Interoceptive Exposure

One of the most effective CBT techniques for panic involves deliberately inducing mild panic-like sensations — spinning in a chair, breathing through a narrow straw, doing jumping jacks — in a safe environment. This teaches your brain that these physical sensations are not dangerous, gradually desensitizing the fear response.

Reduce Avoidance Behaviors

If you have started avoiding places, activities, or situations where panic has occurred, this is a critical pattern to address. Avoidance provides relief but shrinks your world and strengthens panic's grip.
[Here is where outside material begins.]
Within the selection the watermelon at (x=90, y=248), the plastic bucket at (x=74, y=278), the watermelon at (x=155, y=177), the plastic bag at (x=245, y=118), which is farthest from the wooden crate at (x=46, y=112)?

Gradual, supported exposure to avoided situations is essential for long-term recovery.

Lifestyle Factors

  • Limit caffeine — caffeine directly stimulates the sympathetic nervous system
  • Exercise regularly — reduces baseline anxiety and stress hormone levels
  • Prioritize sleep — sleep deprivation lowers the threshold for panic
  • Practice daily relaxation — meditation, yoga, or even slow walking

Panic attacks are not a life sentence. With the right understanding, immediate coping tools, and longer-term treatment, the vast majority of people with panic disorder go on to live full, unrestricted lives. The path forward starts with knowing: you are not in danger, and you are not alone.